Single molecule high-resolution colocalization of Cy3 and Cy5 attached to macromolecules measures intramolecular distances through time

Abstract

Here we present a technique called single-molecule high-resolution colocalization (SHREC) of fluorescent dyes that allows the measurement of interfluorophore distances in macromolecules and macromolecular complexes with better than 10-nm resolution. By using two chromatically differing fluorescent molecules as probes, we are able to circumvent the Rayleigh criterion and measure distances much smaller than 250 nm. The probes are imaged separately and localized individually with high precision. The registration between the two imaging channels is measured by using fiduciary markers, and the centers of the two probes are mapped onto the same space. Multiple measurements can be made before the fluorophores photobleach, allowing intramolecular and intermolecular distances to be tracked through time. This technique's lower resolution limit lies at the upper resolution limit of single molecule FRET (smFRET) microscopy. The instrumentation and fluorophores used for SHREC can also be used for smFRET, allowing the two types of measurements to be made interchangeably, covering a wide range of interfluorophore distances. A dual-labeled duplex DNA molecule (30 bp) was used as a 10-nm molecular ruler to confirm the validity of the method. We also used SHREC to study the motion of myosin V. We directly observed myosin V's alternating heads while it walked hand-over-hand along an actin filament.

Fig. 1.

Precise alignment of the two imaging channels to within 3.3 nm. Fiducial grids with 0.5-μm spacing were made by translating a fluorescent bead detectable in both channels by a piezo stage. At each point in the grid, an image of the bead was taken. (a) The resulting stack of images was projected through z to observe the positions that the calibration series visited. (b) The center locations of the beads were found by means of a fit to a 2D Gaussian function. (c) The subsequent pairs of locations were used to calculate a transformation mapping of the Cy5 channel onto the Cy3 channel.

Fig. 4.

Time trace of a differentially labeled myosin V molecule walking along an actin filament.

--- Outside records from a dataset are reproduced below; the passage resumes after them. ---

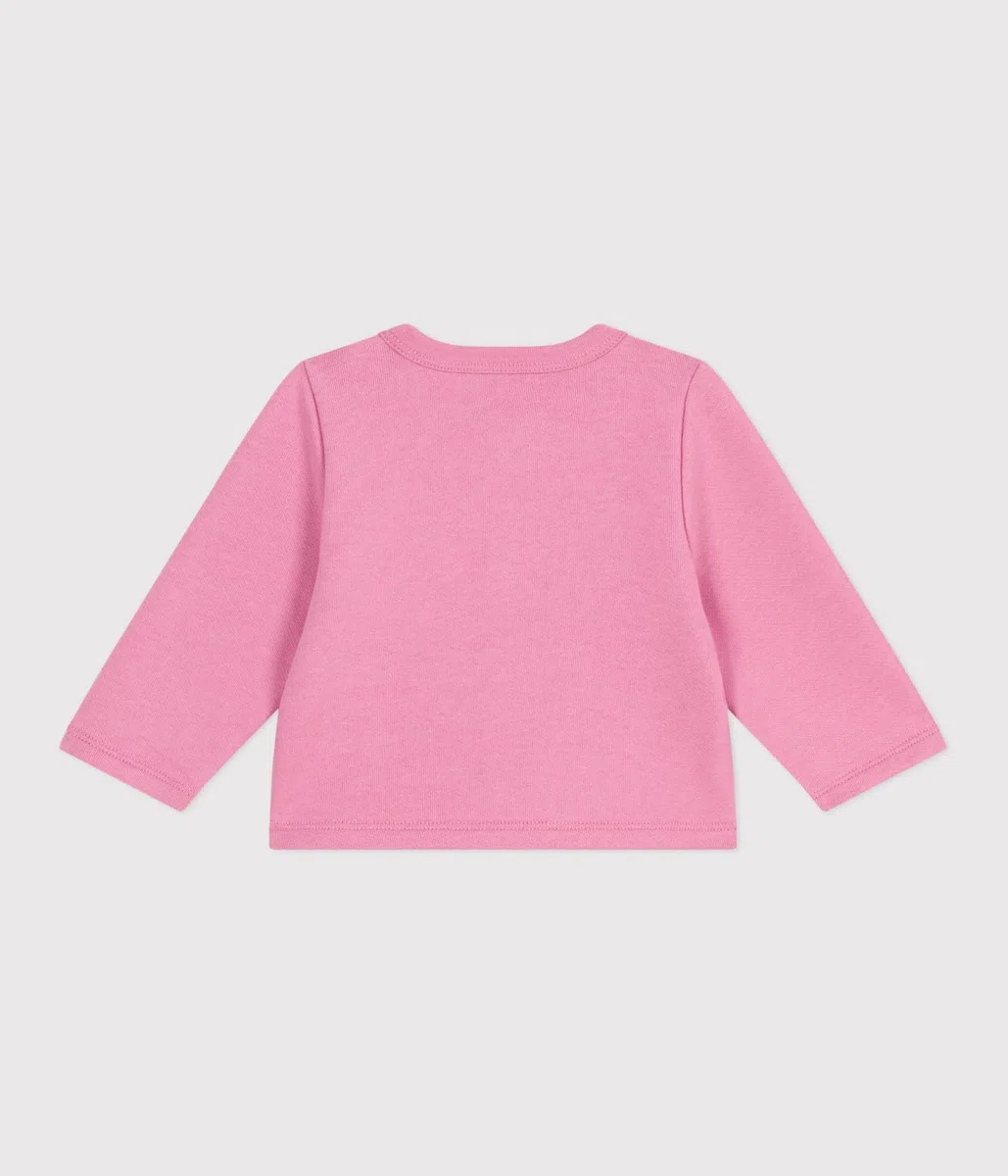 Petit Bateau Cardigan Bébé en Coton Uni Vêtements Jour Bébé Fille Lot de 1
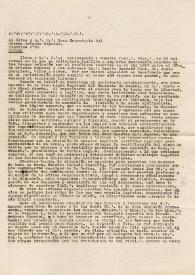 Carta dirigida al Ilustre y Q. H., Gran Secretario del Grande Oriente Español sobre la situación de la masonería. México, D.F. febrero de 1943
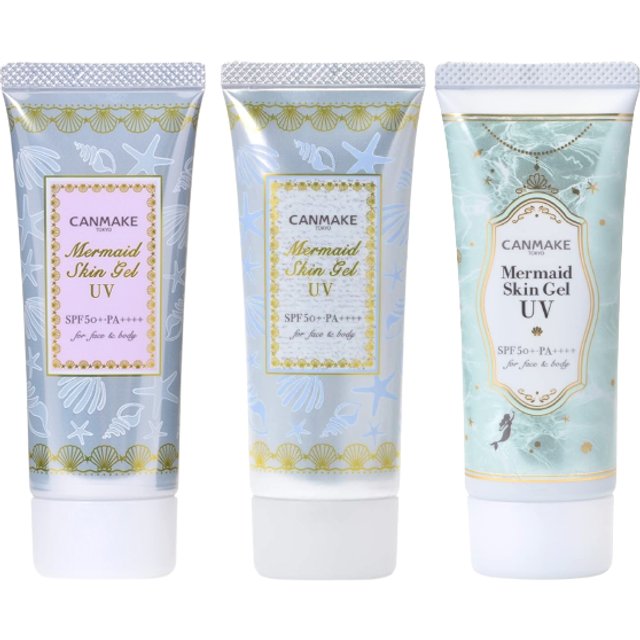 CANMAKE - Mermaid Skin Gel Set (01 Clear & 02 White & C01 Mint)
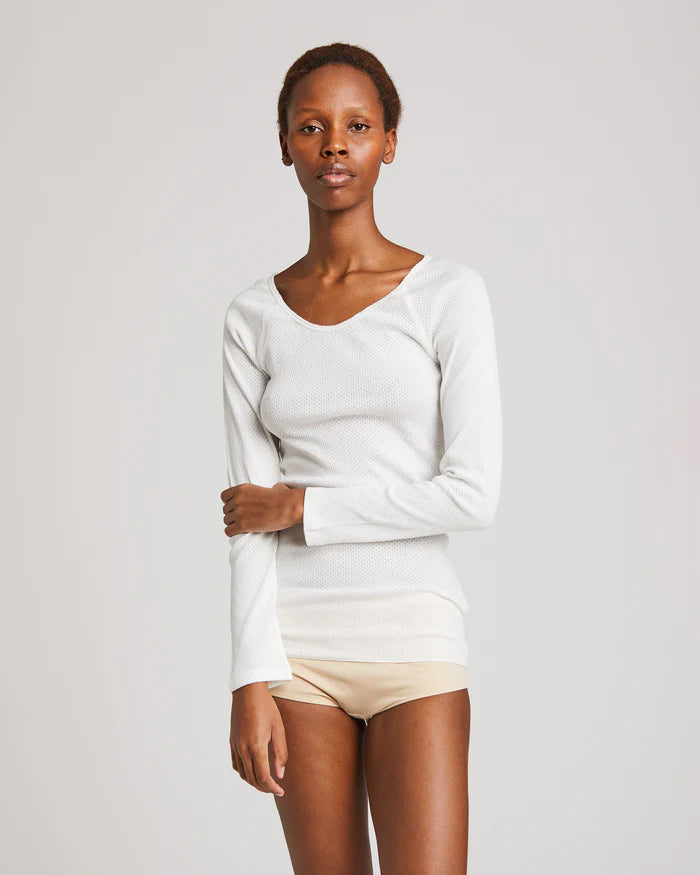 Gai + Lisva | Celia katoene top - white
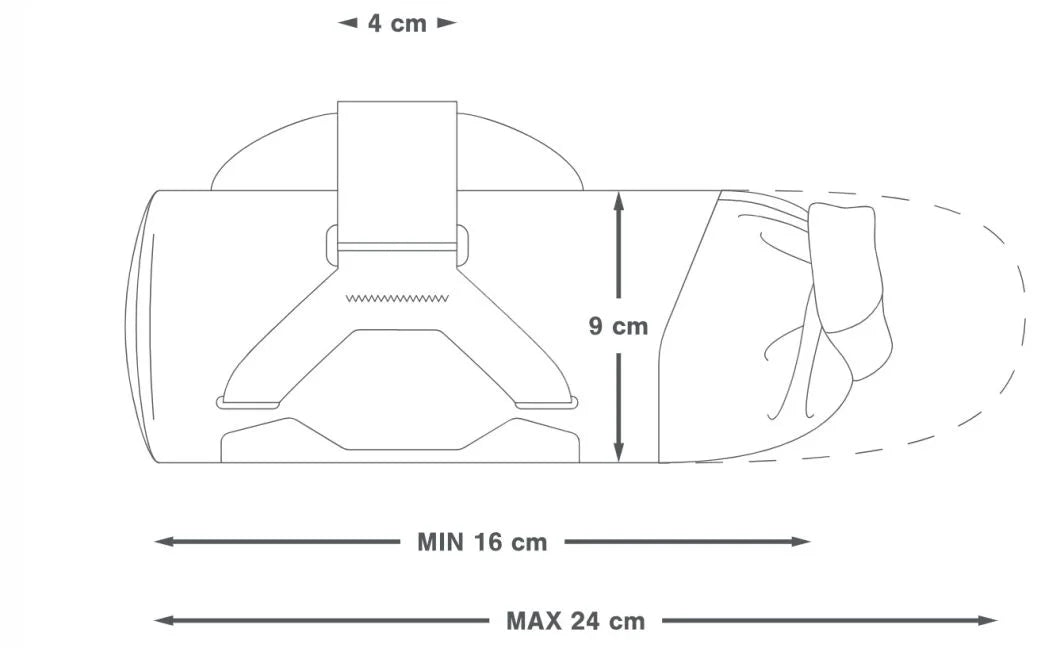 Apidura Backcountry Downtube Pack 1,8 l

The labels (Cy3 and Cy5) are covalently attached to calmodulins that were exchanged onto the myosin V molecule. In this trace, both of the fluorescent probe's locations are taking 72-nm steps, indicating that the calmodulins were exchanged close to the motor domain. The alternating positions of the probes provide a direct observation of myosin V's hand-over-hand walking mechanism.

Fig. 2.

Determining the accurate end-to-end distance from the skewed distribution of distance measurements. (a) The distance probability distribution was calculated by means of Monte Carlo simulations. (b) The skew in the histograms toward large values can be understood from a geometric argument. If one end of the DNA molecule is measured to reside at the origin, then only points lying on the circumference of a circle with radius s and origin (0, 0) will yield the true end-to-end distance. It is more likely that a point will lie outside of the dashed-line semicircle than inside it, which gives the distance distribution a long tail. (c) Despite the non-Gaussian nature of the distance distribution, the end-to-end separation can be calculated using the geometric mean, variance, and localization errors.

Fig. 3.

End-to-end distances of 482 duplex DNA molecules (30 bp) as measured by SHREC.